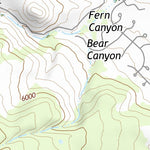 39105NE Page 6 Denver West Topo Preview 2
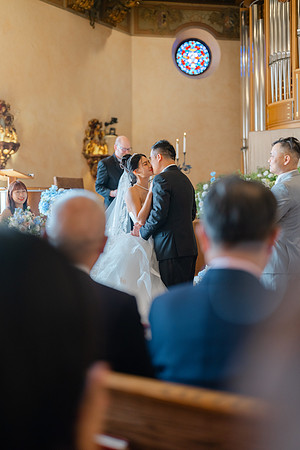 Vanessa & Michael Wedding 2026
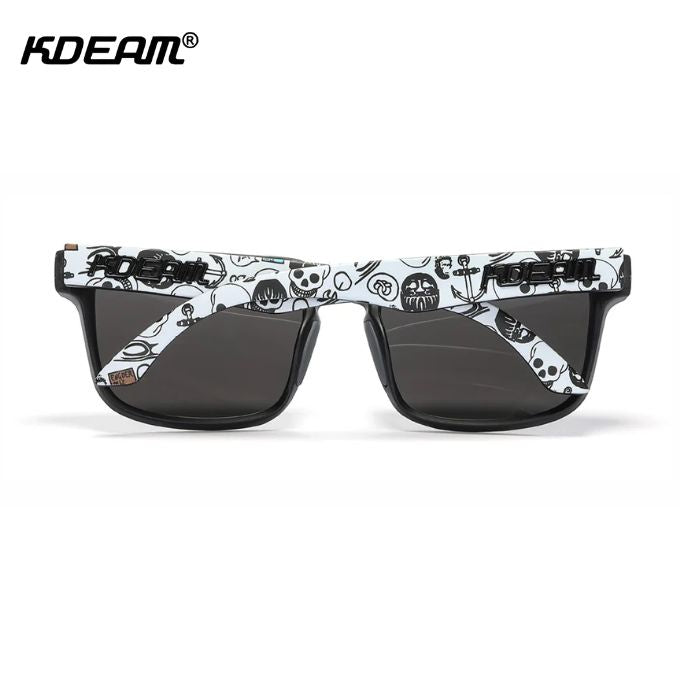 KDEAM KD332 Outdoor Policarbonato UV400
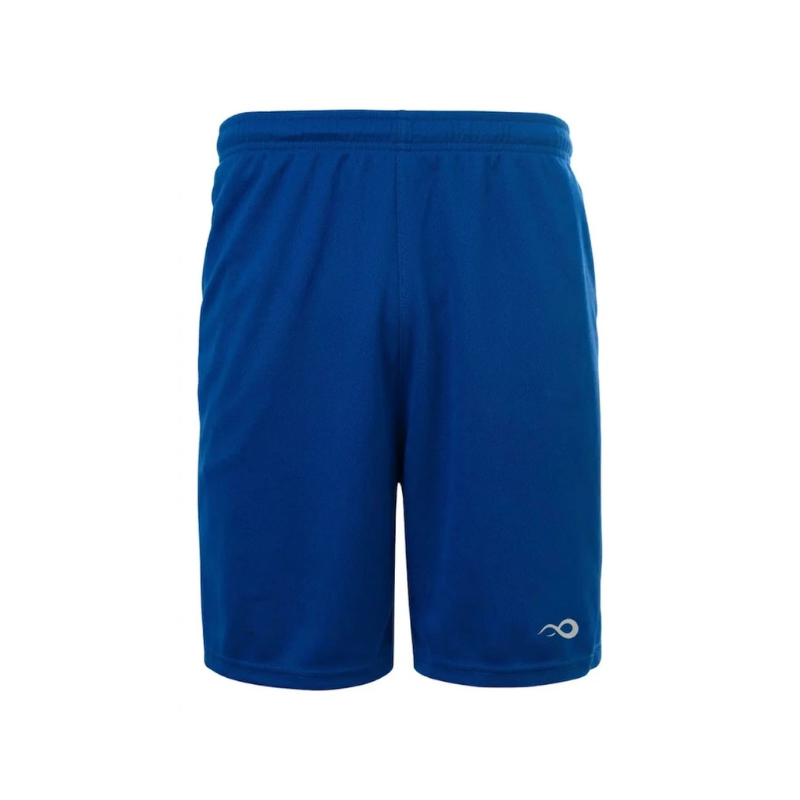 SHORT DEPORTIVO CON BOLSILLOS KADUR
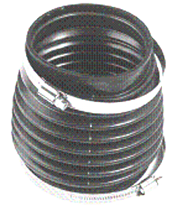 Bellow For Volvo Penta Sterndrive (Oe 876294-0, Oe-875256-0) - 500510k 72dpi - 500510K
____________
## WORK REQUEST
Copying starts at the line containing "KDEAM KD332 Outdoor Policarbonato UV400" and ends at the last line of the material above; repeat only those lines exactly and omit the pictures.

## EXERCISE SOLUTION
 KDEAM KD332 Outdoor Policarbonato UV400
 SHORT DEPORTIVO CON BOLSILLOS KADUR
 Bellow For Volvo Penta Sterndrive (Oe 876294-0, Oe-875256-0) - 500510k 72dpi - 500510K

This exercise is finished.